云妆坊交给了玲子打理,她在我连月来的呕心沥血教授下,总算不负我望,扛起来云妆坊的大梁。那么从今往后,为师退居幕后,关起门来豪数金银即可。
当然,我不仅仅是当甩手掌柜,偶尔心血来潮,我会规划云妆坊未来的出路以及搭建我的上妆帝国。
将来啊,我可以培养出一批的“玲子”,“玲子”再培养“玲子”,那就是银子生银子!
做生意嘛,钱滚钱,利滚利才是正道。
我估计我的生意得做满神州大地,时间流转,岁月变迁,多年之后,五湖四海之内无人不知无人不晓“人间第一巨贾”穆云笙富到流油!东阳、北烈、西漠国库全靠我一力填充,三国财务命脉全被我一手操控。

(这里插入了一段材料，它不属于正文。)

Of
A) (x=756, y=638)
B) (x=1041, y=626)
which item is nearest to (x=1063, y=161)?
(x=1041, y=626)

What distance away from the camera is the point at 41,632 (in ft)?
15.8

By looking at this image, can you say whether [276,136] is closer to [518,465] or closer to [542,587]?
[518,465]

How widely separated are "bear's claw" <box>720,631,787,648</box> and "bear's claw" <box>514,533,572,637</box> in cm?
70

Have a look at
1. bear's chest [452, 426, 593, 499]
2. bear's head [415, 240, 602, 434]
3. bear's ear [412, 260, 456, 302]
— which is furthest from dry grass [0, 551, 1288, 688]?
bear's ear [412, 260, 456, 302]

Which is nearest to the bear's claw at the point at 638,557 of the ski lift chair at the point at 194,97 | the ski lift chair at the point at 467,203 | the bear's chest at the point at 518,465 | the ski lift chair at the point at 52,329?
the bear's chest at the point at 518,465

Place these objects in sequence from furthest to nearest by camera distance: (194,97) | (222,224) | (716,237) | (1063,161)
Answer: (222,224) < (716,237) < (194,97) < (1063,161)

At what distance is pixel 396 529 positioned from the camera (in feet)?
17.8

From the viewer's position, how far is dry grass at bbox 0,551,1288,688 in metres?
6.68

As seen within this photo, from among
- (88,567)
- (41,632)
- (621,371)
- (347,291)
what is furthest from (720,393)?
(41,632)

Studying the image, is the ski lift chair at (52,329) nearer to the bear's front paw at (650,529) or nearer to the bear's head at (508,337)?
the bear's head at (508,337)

从此,东西南北横行无障碍,天上人间任我乐逍遥。
……
以上,纯属虚构,个人幻想,不足为道,如有雷同,纯属巧合。
穆云笙敬上。
我大白天大做白日梦,完了还“咯咯咯”傻笑不停,自己把自己逗乐了。
我趴在栏杆上,望着眼前湖面的袅袅烟雾,心情亢奋之余仰头灌了满满一口酒。我没有小伙伴,只得独自来到这座“独饮无醉”,想证明一下酒馆老板吹大炮,我就不信一个人喝酒不会喝醉!
这是一间特立独行的湖上酒馆,有酒有肉,有景有情。
我喜欢这种别出心裁的人间乐土。
正欢乐中,忽然隔壁湖上亭跳出一名黑衣男子。男子轻功极好,双脚脚尖交换轻点湖面,湖面泛起微波,眨眼被湖水抚平,看上去就如从未被踏点一般。

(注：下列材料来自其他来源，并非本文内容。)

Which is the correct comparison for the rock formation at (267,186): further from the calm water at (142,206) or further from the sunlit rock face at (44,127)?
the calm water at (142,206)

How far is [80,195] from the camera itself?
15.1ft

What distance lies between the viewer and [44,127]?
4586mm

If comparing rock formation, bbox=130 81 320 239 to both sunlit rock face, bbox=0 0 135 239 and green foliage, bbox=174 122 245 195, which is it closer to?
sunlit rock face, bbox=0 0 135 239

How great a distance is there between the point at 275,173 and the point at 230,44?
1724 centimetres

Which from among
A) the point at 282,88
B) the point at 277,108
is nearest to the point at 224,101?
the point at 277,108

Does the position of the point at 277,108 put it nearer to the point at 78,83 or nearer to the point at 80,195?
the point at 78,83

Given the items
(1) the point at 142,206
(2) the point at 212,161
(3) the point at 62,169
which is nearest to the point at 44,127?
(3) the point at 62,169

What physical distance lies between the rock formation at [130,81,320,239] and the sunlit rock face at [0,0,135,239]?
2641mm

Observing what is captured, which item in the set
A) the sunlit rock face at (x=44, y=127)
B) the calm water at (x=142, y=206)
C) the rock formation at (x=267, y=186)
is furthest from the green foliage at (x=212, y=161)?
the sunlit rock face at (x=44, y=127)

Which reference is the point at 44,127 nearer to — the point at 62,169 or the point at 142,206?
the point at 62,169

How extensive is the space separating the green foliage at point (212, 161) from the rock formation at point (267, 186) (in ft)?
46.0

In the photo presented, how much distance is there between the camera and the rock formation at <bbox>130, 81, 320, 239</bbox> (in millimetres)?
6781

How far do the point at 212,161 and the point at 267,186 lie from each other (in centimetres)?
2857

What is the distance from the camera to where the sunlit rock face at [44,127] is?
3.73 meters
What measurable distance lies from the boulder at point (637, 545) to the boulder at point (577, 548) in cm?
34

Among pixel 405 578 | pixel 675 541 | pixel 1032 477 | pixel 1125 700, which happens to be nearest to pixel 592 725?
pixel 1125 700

他一步换一步,在湖面上飞跃,而他飞跃的方向,正是我所在的“独饮无醉”。
朝着我来的?
湖面雾气朦胧,我看不清来人的面容,心下第一反应即是防备,待来人在我十几步开外时,才看清原来竟然是唐宇央!
好家伙!逃命回来了!
他随眼看了一下亭子的名字,一个扑闪,瘫倒在了我附近的长椅上。他笑嘻嘻着说:“嘿!我那亭子叫‘举杯独醉’,你这叫‘独饮无醉’,有意思有意思,现在的酒亭子也建得见人说人话,见鬼说鬼话了。”
他的眼白布满血丝,身上酒味浓郁,显然喝上头了。
“这么快逃命回来啦?人还活着,不错哦!”
不知是喝醉了还是故意的,他身子慢慢往我身上靠,眼见头就要搭上我肩膀了,我出力一推,将他打了回去。
唐宇央郁闷吹吹鼻子:“别提了,本来以为会有人追杀我。没想到跑了几日,身后一根毛都没有,我一个人左躲右闪演了一路的戏,还没有一个观众看,真无趣。”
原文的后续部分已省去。